» **Objectif visé**
Dans l'extrait sur les boomers, relevez tous les liens de parenté par lesquels la personne qui écrit désigne des membres de sa propre famille.

» **Extrait fourni**

▼▼▼

Je me surprends à utiliser l’expression depuis quelques jours et je m’en veux un peu à chaque fois, parce que c’est une généralisation de dire : les boomers (dixit les enfants nés de 1946  à 1965) sont tous des vieux maudits sans tolérance. J’ai grandi entourée par des grands-parents relativement ouverts, des parents aussi. Avec une famille citadine de gauche et une autre au centre, mettons, à cause de son emplacement agricole. Des bloquistes qui ont viré du mauvais bord. Tellement ancrés dans les vieux partis, qu’ils ne se permettent jamais de penser à la nouveauté.

J’ai été très tôt encline à la discussion, au débat, j’ai testé mes oncles et mes tantes sur des sujets sensibles, parfois sans le savoir. Parler de féminisme avec la famille de ma mère dans Bellechasse, ou des droits des Premières Nations avec la famille de mon père qui a grandi à côté du village huron pouvait donner des discussions difficiles, surprenantes de fermeture. Mais je le vois qu’au fil des années, cette confrontation a toujours été salutaire. Surtout pour moi. Parce que c’est moi qui arrivais avec des idées nouvelles. Je le vois que ma mère essaie de moins juger ce qui est différent, inconnu, exotique.

▲▲▲

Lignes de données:
▼▼▼

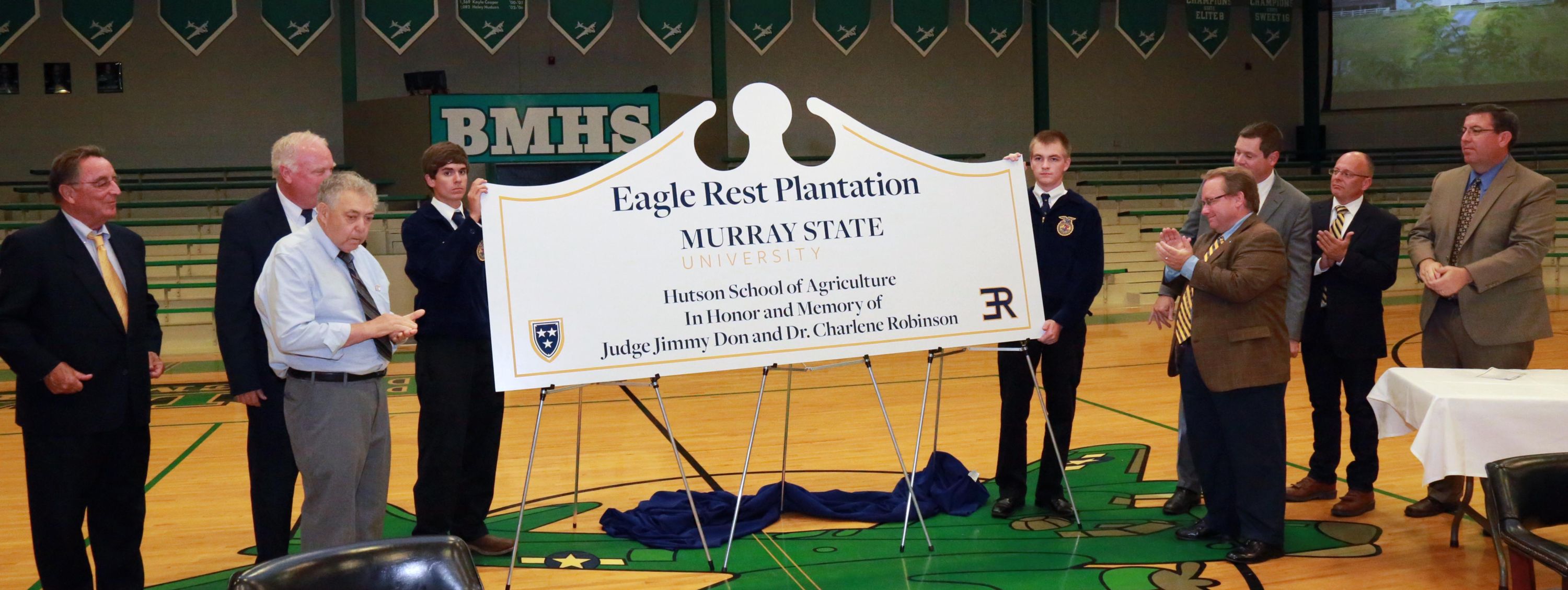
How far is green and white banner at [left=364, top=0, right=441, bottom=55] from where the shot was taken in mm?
11828

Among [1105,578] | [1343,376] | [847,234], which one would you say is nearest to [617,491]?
[847,234]

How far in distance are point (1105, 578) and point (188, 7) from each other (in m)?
11.0

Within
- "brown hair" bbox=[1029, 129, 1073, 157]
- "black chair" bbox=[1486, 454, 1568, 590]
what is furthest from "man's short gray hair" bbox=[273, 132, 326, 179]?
"black chair" bbox=[1486, 454, 1568, 590]

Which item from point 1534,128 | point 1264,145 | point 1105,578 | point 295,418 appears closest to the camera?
point 295,418

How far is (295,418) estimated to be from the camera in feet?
10.4

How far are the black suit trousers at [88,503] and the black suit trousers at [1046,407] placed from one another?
2929 millimetres

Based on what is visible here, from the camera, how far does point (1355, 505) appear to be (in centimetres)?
429

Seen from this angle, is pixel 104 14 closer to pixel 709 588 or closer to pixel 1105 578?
pixel 709 588

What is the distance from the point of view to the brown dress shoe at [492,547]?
4.05 metres

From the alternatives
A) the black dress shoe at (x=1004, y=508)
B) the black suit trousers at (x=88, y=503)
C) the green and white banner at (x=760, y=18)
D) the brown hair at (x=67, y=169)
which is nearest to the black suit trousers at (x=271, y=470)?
the black suit trousers at (x=88, y=503)

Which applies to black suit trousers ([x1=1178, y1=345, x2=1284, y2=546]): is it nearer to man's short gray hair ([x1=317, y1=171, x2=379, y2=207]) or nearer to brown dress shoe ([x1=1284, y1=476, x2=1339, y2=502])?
brown dress shoe ([x1=1284, y1=476, x2=1339, y2=502])

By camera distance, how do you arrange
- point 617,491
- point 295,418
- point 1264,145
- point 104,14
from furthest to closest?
point 104,14 < point 617,491 < point 1264,145 < point 295,418

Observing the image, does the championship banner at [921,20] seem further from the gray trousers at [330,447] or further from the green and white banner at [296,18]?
the gray trousers at [330,447]

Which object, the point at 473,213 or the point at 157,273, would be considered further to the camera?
the point at 157,273
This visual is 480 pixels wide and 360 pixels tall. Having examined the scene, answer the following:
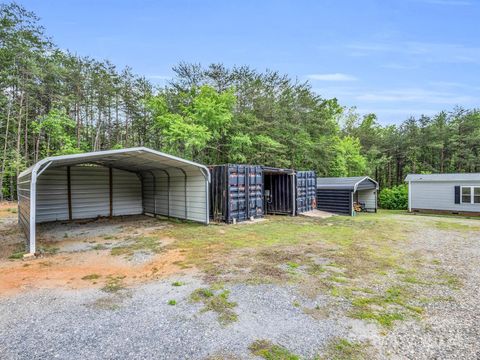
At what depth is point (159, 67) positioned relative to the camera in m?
18.4

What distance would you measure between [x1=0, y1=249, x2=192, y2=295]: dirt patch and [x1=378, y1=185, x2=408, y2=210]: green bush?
17.9 metres

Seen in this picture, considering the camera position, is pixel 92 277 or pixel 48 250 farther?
pixel 48 250

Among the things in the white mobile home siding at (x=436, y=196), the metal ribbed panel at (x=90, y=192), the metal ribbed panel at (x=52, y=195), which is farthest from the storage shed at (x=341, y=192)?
the metal ribbed panel at (x=52, y=195)

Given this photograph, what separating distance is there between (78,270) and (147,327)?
2.88 m

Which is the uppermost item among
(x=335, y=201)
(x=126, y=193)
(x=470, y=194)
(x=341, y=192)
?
(x=126, y=193)

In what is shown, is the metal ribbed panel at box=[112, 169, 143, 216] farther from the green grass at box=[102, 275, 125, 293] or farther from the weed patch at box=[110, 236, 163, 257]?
the green grass at box=[102, 275, 125, 293]

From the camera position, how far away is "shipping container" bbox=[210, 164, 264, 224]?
Answer: 9828 mm

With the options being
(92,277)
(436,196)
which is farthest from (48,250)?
(436,196)

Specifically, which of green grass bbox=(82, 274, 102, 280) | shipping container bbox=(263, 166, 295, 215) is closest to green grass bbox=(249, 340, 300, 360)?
green grass bbox=(82, 274, 102, 280)

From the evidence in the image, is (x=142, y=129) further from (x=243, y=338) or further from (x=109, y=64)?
(x=243, y=338)

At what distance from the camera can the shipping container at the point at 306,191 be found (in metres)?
12.6

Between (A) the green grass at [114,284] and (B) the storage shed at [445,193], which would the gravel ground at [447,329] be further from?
(B) the storage shed at [445,193]

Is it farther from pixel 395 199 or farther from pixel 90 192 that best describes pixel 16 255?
pixel 395 199

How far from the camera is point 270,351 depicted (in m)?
2.42
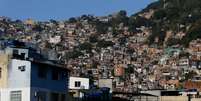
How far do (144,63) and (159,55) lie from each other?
8768 millimetres

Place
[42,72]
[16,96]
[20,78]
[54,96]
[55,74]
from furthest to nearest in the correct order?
[55,74], [54,96], [42,72], [16,96], [20,78]

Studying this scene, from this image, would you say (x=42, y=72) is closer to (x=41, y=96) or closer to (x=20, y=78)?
(x=41, y=96)

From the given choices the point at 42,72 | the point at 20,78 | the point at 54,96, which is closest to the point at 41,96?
the point at 42,72

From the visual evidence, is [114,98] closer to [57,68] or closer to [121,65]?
[57,68]

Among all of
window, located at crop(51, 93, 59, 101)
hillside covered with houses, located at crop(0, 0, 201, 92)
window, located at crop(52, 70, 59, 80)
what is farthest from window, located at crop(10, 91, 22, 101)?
hillside covered with houses, located at crop(0, 0, 201, 92)

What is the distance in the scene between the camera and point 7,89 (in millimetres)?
50031

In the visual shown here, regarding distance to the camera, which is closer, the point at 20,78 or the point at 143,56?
the point at 20,78

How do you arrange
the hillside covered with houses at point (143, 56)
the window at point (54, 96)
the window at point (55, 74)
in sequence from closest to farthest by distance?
the window at point (54, 96) < the window at point (55, 74) < the hillside covered with houses at point (143, 56)

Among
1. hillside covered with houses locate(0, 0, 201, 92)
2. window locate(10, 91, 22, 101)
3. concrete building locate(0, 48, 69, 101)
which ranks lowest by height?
window locate(10, 91, 22, 101)

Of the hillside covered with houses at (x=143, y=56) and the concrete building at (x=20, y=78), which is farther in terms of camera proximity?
the hillside covered with houses at (x=143, y=56)

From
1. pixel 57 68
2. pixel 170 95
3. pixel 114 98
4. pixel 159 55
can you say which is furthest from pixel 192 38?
pixel 57 68

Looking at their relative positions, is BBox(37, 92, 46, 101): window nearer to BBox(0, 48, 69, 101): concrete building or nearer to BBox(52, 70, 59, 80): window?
BBox(0, 48, 69, 101): concrete building

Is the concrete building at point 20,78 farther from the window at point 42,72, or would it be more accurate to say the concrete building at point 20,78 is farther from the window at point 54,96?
the window at point 54,96

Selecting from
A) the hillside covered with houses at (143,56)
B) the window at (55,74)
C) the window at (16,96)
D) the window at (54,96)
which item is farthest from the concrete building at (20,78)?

▲▲▲

» **Corrigé**
grands-parents, parents, oncles, tantes, mère, père